— Provided passage —
The symptoms may subside for a few years and reappear in sudden spells or bursts. Symptoms usually seen are vertigo (dizziness), loss of hearing in the affected ear, tinnitus, loss of balance, nausea, headaches, a sense of fullness in the affected ear (aural fullness) and pain.
The definitive cause of Ménière’s disease is unknown. Scientists think that it may be linked to the mixing of the fluid within the ear or the level of fluid in the ear (4).
If you suffer from the disease, medications can help tackle the dizziness. Also, limiting your salt intake and using hearing aids can help manage the symptoms.
4. Crohn’s Disease
Crohn’s disease is characterized by swelling and irritation of the gastrointestinal tract. It is a type of chronic inflammatory bowel disease that can affect any part of the body’s digestive system, from the mouth to the anus. The small intestine is most commonly affected.
Symptoms commonly seen in Crohn’s disease are frequent or recurring diarrhea, rectal bleeding, unexplained weight loss, abdominal cramps, fever, fatigue and low energy, and reduced appetite. Crohn’s patients may also suffer from severe deafness, according to a 2013 study published in Rheumatology (5). A previous study published in “The American Journal of Gastroenterology” in 1998 reported a hearing loss in both ears without any indications of intestinal disease in a patient with Crohn’s disease (6).
The exact reason for Crohn’s disease is not known. However, many factors like heredity, the effect of an over-reactive immune system on your gastrointestinal tract, and environmental factors (bacteria, viruses or other unknown factors contribute to this condition (7).
Mumps is a contagious viral disease caused by the mumps virus, also known as paramyxovirus (8). It affects the parotid gland, which is the primary salivary gland located in front of and below your ears.
Common symptoms include swollen and inflamed salivary glands under one or both ears (parotitis), fever, headaches, tiredness, loss of appetite, and muscle aches.
Loss of hearing can also occur with mumps, and in rare cases, this hearing loss can be permanent, according to the Centers for Disease Control and Prevention (9). This was more common before scientists developed the mumps vaccine. So care must be taken to do hearing tests after mumps infection. Mumps, and in turn the risk of hearing loss, can easily be prevented by getting an MMR (measles, mumps, and rubella) vaccine (10).

— Provided data —
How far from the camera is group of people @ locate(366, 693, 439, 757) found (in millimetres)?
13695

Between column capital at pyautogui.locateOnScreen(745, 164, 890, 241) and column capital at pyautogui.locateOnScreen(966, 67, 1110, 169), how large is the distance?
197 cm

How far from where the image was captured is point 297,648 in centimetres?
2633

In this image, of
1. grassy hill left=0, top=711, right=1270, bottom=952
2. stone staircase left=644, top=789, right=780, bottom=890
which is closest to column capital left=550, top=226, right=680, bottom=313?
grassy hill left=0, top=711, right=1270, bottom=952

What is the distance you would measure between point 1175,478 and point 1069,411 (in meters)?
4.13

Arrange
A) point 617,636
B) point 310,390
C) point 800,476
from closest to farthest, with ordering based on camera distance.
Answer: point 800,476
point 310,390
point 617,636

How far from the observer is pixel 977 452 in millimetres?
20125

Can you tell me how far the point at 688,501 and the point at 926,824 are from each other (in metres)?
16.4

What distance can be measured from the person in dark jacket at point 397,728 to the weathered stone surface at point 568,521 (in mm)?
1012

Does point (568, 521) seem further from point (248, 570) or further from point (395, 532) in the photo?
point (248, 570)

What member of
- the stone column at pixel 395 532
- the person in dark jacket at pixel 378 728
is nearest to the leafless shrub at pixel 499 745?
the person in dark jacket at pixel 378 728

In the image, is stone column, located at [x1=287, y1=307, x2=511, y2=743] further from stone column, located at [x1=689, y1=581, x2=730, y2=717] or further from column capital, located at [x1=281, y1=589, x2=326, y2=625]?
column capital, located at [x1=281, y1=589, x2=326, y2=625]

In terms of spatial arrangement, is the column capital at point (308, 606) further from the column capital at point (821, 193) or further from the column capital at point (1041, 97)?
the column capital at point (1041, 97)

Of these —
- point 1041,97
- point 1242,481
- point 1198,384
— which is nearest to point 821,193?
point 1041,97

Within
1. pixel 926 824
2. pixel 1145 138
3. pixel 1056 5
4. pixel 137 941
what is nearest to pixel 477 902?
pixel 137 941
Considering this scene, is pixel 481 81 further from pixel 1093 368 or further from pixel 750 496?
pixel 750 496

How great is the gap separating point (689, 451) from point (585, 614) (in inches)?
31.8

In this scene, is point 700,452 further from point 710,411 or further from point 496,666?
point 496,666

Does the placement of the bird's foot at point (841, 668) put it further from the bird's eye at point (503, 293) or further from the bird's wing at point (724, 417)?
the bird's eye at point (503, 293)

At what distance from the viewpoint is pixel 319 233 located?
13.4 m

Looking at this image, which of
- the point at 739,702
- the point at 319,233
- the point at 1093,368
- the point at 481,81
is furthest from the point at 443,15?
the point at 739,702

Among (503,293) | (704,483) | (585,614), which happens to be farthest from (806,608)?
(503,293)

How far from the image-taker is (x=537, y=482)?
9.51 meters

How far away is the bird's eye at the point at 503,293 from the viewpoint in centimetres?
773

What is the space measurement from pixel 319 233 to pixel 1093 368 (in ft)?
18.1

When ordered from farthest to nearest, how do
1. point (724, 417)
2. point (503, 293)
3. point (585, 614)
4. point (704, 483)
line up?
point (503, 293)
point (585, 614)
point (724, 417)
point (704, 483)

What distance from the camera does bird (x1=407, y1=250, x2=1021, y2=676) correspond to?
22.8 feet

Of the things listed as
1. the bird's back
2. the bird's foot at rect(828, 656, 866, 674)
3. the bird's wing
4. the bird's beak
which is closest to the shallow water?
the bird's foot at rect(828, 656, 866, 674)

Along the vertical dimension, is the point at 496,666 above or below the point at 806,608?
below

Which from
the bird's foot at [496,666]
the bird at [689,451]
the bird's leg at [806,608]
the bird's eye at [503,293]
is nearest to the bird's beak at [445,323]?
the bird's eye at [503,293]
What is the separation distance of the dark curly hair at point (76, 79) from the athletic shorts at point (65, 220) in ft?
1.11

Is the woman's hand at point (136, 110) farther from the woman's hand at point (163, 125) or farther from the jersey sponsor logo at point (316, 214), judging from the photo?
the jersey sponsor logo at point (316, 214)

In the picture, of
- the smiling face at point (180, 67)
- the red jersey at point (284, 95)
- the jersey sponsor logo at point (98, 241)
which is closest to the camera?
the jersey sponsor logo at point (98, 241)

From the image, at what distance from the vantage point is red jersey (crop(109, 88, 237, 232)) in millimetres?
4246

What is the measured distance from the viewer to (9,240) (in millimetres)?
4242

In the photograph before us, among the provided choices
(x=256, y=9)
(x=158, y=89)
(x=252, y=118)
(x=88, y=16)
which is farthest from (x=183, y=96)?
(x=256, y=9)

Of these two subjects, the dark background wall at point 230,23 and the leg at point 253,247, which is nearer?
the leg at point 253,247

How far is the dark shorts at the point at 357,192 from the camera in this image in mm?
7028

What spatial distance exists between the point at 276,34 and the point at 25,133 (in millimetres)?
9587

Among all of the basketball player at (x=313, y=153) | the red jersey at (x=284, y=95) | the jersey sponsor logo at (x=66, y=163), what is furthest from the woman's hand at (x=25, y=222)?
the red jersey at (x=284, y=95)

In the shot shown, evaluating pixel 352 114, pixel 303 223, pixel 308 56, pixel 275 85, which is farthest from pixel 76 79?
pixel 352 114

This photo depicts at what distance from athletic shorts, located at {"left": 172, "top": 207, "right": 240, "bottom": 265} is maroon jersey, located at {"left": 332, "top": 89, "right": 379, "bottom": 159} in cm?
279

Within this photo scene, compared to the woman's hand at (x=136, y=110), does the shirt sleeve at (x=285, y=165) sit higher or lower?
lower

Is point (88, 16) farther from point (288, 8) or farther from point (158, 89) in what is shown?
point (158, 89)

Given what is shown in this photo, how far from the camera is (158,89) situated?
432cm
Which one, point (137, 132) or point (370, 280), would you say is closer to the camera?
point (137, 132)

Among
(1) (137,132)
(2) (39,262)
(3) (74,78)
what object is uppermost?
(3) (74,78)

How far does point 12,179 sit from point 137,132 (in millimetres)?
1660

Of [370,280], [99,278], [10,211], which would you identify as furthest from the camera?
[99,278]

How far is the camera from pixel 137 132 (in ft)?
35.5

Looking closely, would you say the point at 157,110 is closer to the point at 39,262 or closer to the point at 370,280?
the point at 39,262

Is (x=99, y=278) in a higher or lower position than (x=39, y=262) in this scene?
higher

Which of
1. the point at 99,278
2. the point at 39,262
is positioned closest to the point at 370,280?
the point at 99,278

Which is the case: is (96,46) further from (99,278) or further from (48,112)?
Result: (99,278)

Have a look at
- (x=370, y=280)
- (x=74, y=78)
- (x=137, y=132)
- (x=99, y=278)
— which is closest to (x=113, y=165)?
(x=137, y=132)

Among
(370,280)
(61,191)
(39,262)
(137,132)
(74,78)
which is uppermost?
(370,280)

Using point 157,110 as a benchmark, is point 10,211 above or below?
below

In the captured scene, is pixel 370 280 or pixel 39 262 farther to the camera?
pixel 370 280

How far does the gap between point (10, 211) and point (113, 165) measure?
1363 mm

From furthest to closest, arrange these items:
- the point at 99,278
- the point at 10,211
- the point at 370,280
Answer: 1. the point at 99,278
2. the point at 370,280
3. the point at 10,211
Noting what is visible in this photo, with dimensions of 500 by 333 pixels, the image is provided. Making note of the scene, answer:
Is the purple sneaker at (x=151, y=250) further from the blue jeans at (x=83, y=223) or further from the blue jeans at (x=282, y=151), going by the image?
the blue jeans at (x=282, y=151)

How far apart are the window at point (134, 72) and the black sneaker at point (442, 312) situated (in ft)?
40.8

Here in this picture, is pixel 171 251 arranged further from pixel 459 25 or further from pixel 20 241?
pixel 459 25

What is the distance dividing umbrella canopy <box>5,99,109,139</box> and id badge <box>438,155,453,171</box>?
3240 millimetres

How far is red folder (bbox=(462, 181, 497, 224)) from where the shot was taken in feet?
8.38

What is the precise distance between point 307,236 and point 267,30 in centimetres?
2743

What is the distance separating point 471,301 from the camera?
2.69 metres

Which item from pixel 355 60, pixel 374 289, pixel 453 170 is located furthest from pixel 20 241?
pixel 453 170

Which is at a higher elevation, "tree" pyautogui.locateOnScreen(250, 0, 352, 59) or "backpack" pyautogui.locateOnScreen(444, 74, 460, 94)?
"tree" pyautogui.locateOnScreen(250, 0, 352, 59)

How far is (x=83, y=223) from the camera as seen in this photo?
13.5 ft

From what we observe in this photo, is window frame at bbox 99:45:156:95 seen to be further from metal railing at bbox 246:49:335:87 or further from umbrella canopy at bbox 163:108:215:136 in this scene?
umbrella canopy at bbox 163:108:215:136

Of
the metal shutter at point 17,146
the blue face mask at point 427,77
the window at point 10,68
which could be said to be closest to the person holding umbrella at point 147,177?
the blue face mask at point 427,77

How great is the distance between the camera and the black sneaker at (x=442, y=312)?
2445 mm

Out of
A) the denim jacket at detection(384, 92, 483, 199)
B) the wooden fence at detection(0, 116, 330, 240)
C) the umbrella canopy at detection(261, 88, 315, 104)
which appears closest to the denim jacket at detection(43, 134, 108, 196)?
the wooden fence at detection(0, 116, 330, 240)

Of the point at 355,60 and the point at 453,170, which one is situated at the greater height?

— Work item —
Extend the passage on diseases linked to hearing loss, picking up right after its final sentence.

— Expected answer —
Measles, or rubeola, is a serious viral disease caused by a virus in the paramyxovirus family. The virus affects the respiratory system and is highly contagious. It spreads mainly through the air when an infected person sneezes or coughs. You can also catch the infection through contact with infected mucus and saliva (11).
Measles is the leading cause of death among children worldwide. In 2016, the World Health Organization reported that there were 89,780 measles deaths globally (12).
It can easily be averted by getting a safe and effective measles vaccine. This vaccine is a must for children.
The symptoms of measles start with a high fever, runny nose, cough, red and watery eyes, and small white spots inside cheeks. Other symptoms include muscle aches, sore throat and the classic red, itchy ‘measles rash’ that usually develops on the head and gradually appears on other parts of the body.
Researchers have shown that there is an association between the measles virus and the ear condition known as otosclerosis. Otosclerosis is the abnormal bone remodeling – a lifelong process in which old bone tissue is absorbed and new bone tissue is formed – in your inner ear. The bone gets stuck and is unable to vibrate. This modification affects the capacity of sound waves to travel from your middle ear to your inner ear and thereby your hearing is affected.
The Journal for Oto-Rhino-Laryngology, Head and Neck Surgery reported in a 2008 study that the measles virus could be an activating factor for the development of otosclerosis (13). Hearing loss is a common complication of the measles infection in areas in which the measles vaccination is rarely used (14).